In his second question, Garnett wanted me to shed some light on Smart Africa and a single digital market of over a billion people, an initiative that was conceived in Rwanda to specifically put ICT at the centre of the continent’s socioeconomic development agenda, improve access to ICT, especially broadband, improve accountability, leverage ICTs to create efficiency and openness, put the private sector first, and leverage ICT to promote sustainable development.

I thought he wanted a general policy response but he pushed me to provide examples of progress and identify the KPI benchmarks on the road to this goal.

I could easily have given all the KPIs for Kenya but his question was about Africa, a tricky question that forced me to admit that many countries are still struggling to realise some of these objectives. Garnett is not new to Africa, as I learnt later. He perhaps knows well that some of Africa’s continent-wide initiatives fail.

But it was a question that didn’t surprise me, as I have encountered some know-it-alls who tend to regard Africa as a single country.

Some countries with internal strife have not even started to plan and some have deliberately frustrated the expansion of broadband for fear that it enables people to undermine the government.

Notable suspects like South Africa, Kenya, Rwanda, Ghana and Nigeria have made tremendous progress in not just policy but to actualise some of these goals on the ground.

The Transform Africa Summit is to review the status of this initiative in Kigali on May 7-10 under the theme “Accelerating Africa’s Single Digital Market”.

TECH FIRMS' DOMINANCE

His next question centred on the growing dominance of tech companies in terms of market capitalisation. For example, he noted before the 2008 financial crisis, only one tech company was among the top 10.

Today he said there are seven highly valued tech companies in the global economy among the top 10 largest organisations, representing 80 per cent of those companies' combined market cap.

In my response, I said that this was bound to happen considering that the fourth industrial revolution will largely be driven by digital transformation and these top companies are readying themselves to drive the future with emerging technologies such as blockchain, artificial intelligence, Internet of Things and many others that will facilitate unprecedented gains in productivity.

Our minds seemed to have converged on this but we sharply differed in his last question.

He wanted to hear my views on the following: Q1/2018 has seen a confluence of data concerns, regulatory threats, a stock market wobble or two, and a pedestrian fatality involving a driverless car.

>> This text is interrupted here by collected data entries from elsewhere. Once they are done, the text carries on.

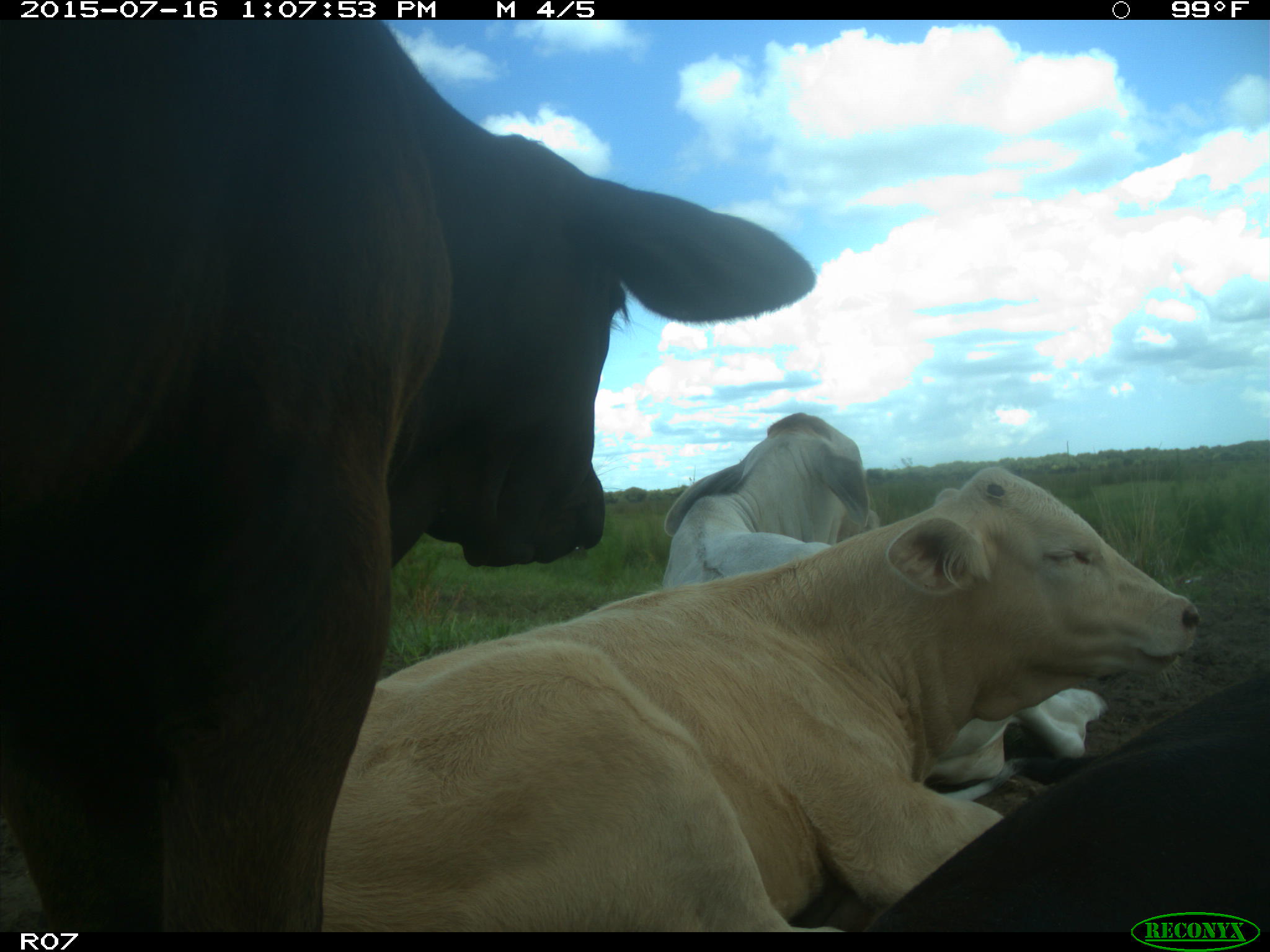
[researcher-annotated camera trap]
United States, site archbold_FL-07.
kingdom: Animalia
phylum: Chordata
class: Mammalia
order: Artiodactyla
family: Bovidae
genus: Bos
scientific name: Bos taurus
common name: domestic cow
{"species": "Bos taurus (domestic cow)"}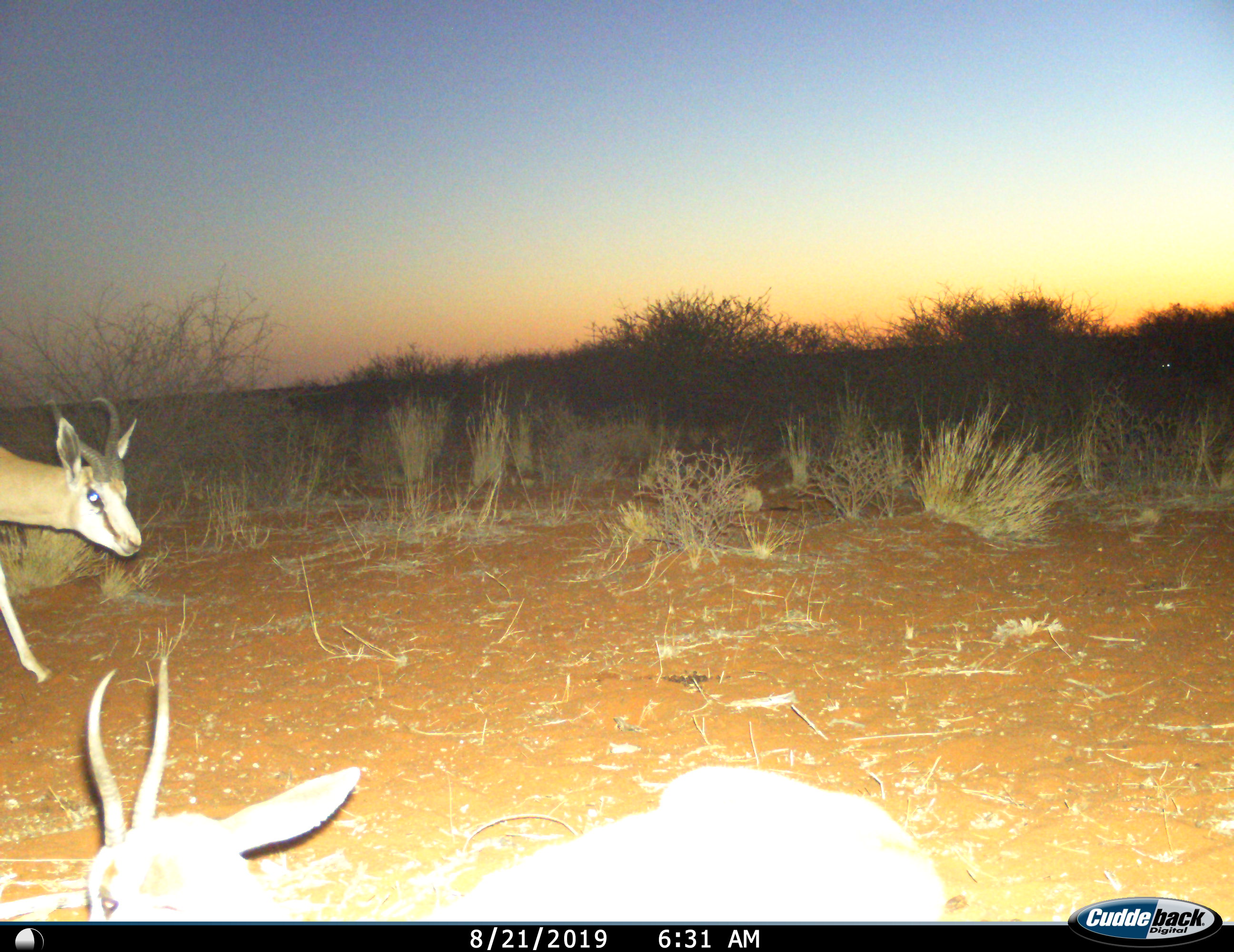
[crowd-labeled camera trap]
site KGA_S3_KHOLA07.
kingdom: Animalia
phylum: Chordata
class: Mammalia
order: Artiodactyla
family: Bovidae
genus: Antidorcas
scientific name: Antidorcas marsupialis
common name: springbok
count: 2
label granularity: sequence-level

Is this random background noise or an inflexion point in acceptance of the tech revolution?

Without a doubt, I responded that this was all noise, explaining that no entrepreneurial idea comes fully formed. Virtually all the inventions go through iterations before we get it right if we ever.

As part of the my strategy to avoid such questions as data concerns that have made Facebook founder Zuckerberg to appear before the US Congress, I wavered into explaining the development of Ford cars in their formative stages.

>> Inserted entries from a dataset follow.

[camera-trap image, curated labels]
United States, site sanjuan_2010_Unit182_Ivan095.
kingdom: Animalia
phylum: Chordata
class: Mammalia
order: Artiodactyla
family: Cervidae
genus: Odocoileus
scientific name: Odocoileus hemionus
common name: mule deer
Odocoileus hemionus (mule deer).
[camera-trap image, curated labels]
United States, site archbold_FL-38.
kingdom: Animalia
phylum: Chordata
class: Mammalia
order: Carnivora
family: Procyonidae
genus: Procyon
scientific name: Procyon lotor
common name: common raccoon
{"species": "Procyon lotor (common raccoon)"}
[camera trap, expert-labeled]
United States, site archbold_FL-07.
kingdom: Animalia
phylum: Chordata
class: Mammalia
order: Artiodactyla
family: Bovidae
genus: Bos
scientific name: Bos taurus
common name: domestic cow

Before Ford got to Model T that seemed to work efficiently, many people had died in some of the contraptions they had created but the company managers were resilient.

As such, I said, we must give time for driverless cars to function, as I will be delighted to read a newspaper on my way to work as the car finds its way to my workplace.

LIFELONG LEARNING

He quickly cut me short and said I should employ a driver. I wanted to tell him that such populist statements hinder innovation but I didn’t. But I now realise that he could very well be an unwitting ideologue for atavism.

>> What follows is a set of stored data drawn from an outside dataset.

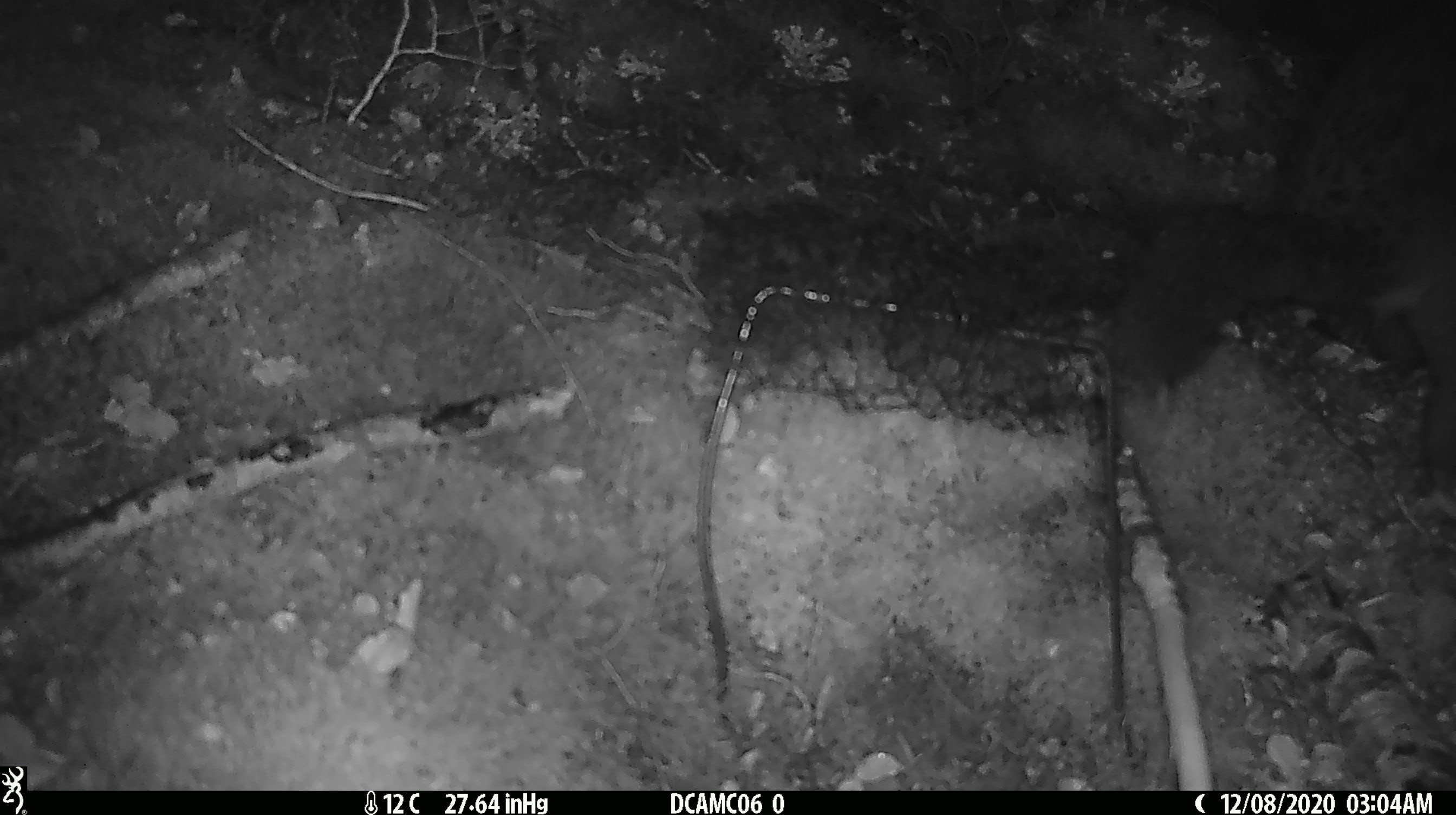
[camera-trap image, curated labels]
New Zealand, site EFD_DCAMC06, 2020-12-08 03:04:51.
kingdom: Animalia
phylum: Chordata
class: Mammalia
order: Diprotodontia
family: Phalangeridae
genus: Trichosurus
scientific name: Trichosurus vulpecula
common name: common brushtail possum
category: possum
Possum (common brushtail possum) (Trichosurus vulpecula).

Technology has always created more jobs than the ones it destroys. The difference is that humanity has to embrace lifelong learning to adjust to environmental changes.

It must not be cast in stone that you will always be a lawyer if you trained as one.

If technology creates opportunities for environmental experts, then we need to retrain and align ourselves with opportunities that exist. After all horse carriage owners resisted the advent of motor vehicles for more than 20 years until cities began to ban them because of manure and dead animals left in the road.

I enjoyed the interview and I wish we had more time to respond even to the more controversial issues of our time.